Specifically, the wiring 302 is formed on the substrate 301, semiconductor films 303 and 305 made of, for example, polycrystalline silicon are formed thereon, and the dielectric 307, the lower electrode 308, the dielectric 309, and the silicon film 310 are formed. An upper electrode 311, a dielectric 312, and a wiring 313 are formed. The diode for selecting the memory cell constitutes a rectifying unit. For example, the n ⁺ region 304 is formed by ion implantation of the n type impurity into the semiconductor film 303, and the p ⁺ type region 306 is formed by ion implantation of the p type impurity into the semiconductor film 305.

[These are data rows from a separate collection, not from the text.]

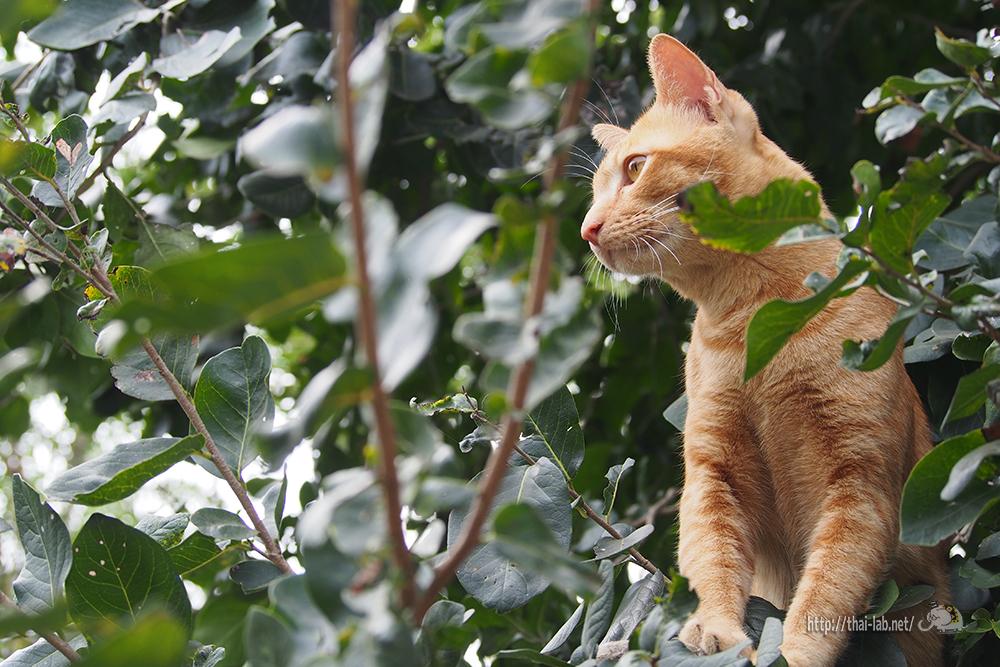木登りが大好きなタイの猫!!「ネコラボ#33」
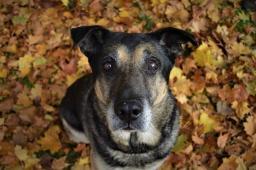 GANGSTER - Německý ovčák - pes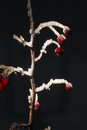 White frost twig with red fruits called rose hip rosa canina covered all over with in front of black background Royalty Free Stock Photography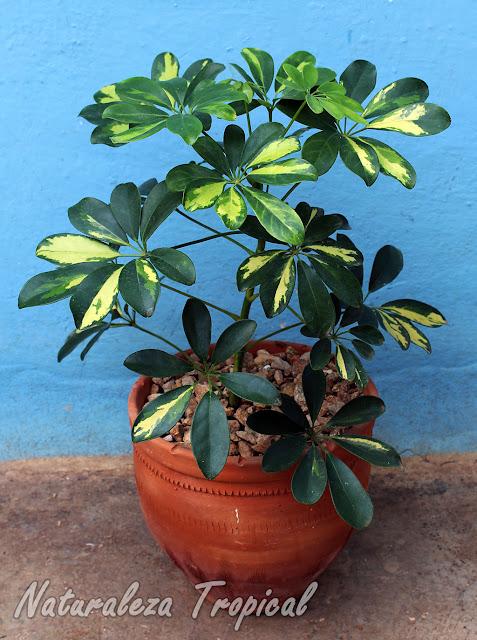"""Schefflera arboricola """"Variegata"""" en maceta"""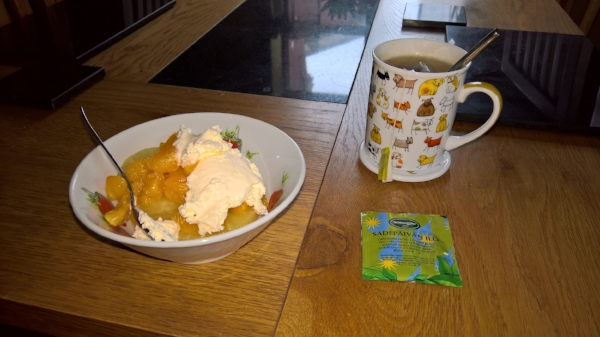 Mandarin and pineapple slices with cream on a cheery, rainy day.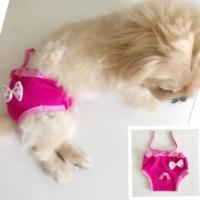 Kemique Pembeli Fiyonk Kemique'S Secret Köpek İç Çamaşırı Regl Külot Don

  The main effect in this case is to increase the resistance of the silicide by using a material for the lower electrode 308 that has a low interface energy at the interface between the silicide and the lower electrode 308, as described in the first embodiment. It is possible to prevent. Specifically, when the main constituent material of the upper electrode 311 is cobalt or nickel, that is, a material that lowers the interface energy at the interface between the silicide made of cobalt silicide or nickel silicide and the lower electrode 308 is used for the lower electrode 308. By using it, high resistance is prevented. In the case where the silicide is cobalt silicide or nickel silicide, the lower electrode 308 is preferably made of silicon, cobalt silicide, or nickel silicide, and has good crystallinity (high atomic arrangement regularity). In order to improve the crystallinity of the lower electrode 308 made of any one of silicon, cobalt silicide, and nickel silicide, the main constituent material of the dielectric 307 adjacent thereto is close to the crystal structure of silicon, cobalt silicide, and nickel silicide. It is desirable to use materials. Specifically, it is hafnium oxide or zirconium oxide. More preferably, the lower electrode 308 may be any one of silicon having a strong (111) orientation, cobalt silicide having a strong (111) orientation, and nickel silicide having a strong (111) orientation. For this purpose, it is desirable to use hafnium oxide or zirconium oxide having a strong (111) orientation as the main constituent material of the dielectric 307. In order to enhance the (111) orientation of hafnium oxide or zirconium oxide, it is desirable to use a silicon substrate (referred to as a (111) Si substrate) whose surface is parallel to the (111) crystal plane.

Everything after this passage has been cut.